I’ve been staring at a blank page for hours trying to figure out how to put words on the page to describe Anosh Irani’s latest novel, The Parcel. I am beginning to realize that, although it’s a novel, it isn’t about the words that appear on the page, but the feeling that those words create in the reader.

The Parcel is a novel of emotions. From the reactions of the characters to the hardships that they face daily in Bombay’s red light district, to the visceral emotional response that I had in the final pages. It isn’t rooted in plot, although that does help keep the story from turning into an expressionist experiment; it is rooted in emotional action, reaction, and inaction.

Never once, as I was being absorbed into the worlds of Madhu and the parcel, did I feel an urge to stop reading. I was pulled along by the nature of the characters who were always moving forward. I felt compelled to follow their example and move along with them.

Anosh Irani’s style is one of restrained profusion. He knows when to use five dollar words and when to drop them entirely, to be replaced by the language of the streets of the red light district. This is one of the standout features of this novel: it doesn’t stay tied to one singular, defining characteristic.

The Parcel weaves themes of family drama with romance, mystery, yearning, change, and erasure in a way that pays careful attention to each. The end is positive, but it is not happy. There is no final, joy-filled moment for any of the characters. It is an ending that almost prompted me to call my parents at an ungodly hour in the morning to tell them thank you and that I loved them. Reason stepped in before I pushed call, but the response was one that I doubt I will forget.

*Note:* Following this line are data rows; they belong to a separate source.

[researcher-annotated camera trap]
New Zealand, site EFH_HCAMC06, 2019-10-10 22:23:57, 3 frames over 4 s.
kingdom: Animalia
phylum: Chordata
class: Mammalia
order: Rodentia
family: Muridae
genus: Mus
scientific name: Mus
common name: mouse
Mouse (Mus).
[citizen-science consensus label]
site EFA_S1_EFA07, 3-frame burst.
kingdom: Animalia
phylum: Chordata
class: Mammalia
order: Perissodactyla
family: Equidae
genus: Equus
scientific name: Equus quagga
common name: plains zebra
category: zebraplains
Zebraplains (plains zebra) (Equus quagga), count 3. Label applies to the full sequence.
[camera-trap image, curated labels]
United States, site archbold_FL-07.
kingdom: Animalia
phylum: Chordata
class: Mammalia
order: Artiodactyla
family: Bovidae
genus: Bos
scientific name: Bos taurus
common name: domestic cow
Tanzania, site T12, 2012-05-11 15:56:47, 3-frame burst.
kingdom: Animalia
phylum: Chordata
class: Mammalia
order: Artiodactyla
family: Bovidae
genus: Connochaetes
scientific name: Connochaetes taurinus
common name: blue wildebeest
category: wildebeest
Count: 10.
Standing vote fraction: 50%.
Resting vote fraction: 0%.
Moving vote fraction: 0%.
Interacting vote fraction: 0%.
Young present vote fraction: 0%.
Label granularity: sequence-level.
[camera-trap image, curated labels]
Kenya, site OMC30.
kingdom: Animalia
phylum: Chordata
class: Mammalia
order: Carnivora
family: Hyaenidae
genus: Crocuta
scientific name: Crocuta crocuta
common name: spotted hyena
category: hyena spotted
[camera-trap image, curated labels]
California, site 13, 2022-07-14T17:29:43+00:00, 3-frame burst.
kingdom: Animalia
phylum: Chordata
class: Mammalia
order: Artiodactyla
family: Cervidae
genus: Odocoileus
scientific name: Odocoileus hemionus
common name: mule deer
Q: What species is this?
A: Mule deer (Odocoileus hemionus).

The weaving in and out of transgender and cisgender sex workers is done in a way that doesn’t vilify or deify either group, and instead works to portray the transgender hijra as victims to a lack of understanding, and the cisgender women victims of being born as the easily commodifiable gender.

Even though at its core it’s an emotional novel, it is also a novel about female power and how it can be wielded even when society rejects this as something that should be celebrated and accepted.

The Parcel functions in a third space, much like Madhu and the rest of the hijra of the red light district are members of the third gender; it is very real and present in this world, but also very transcendental and existing in many places all at once.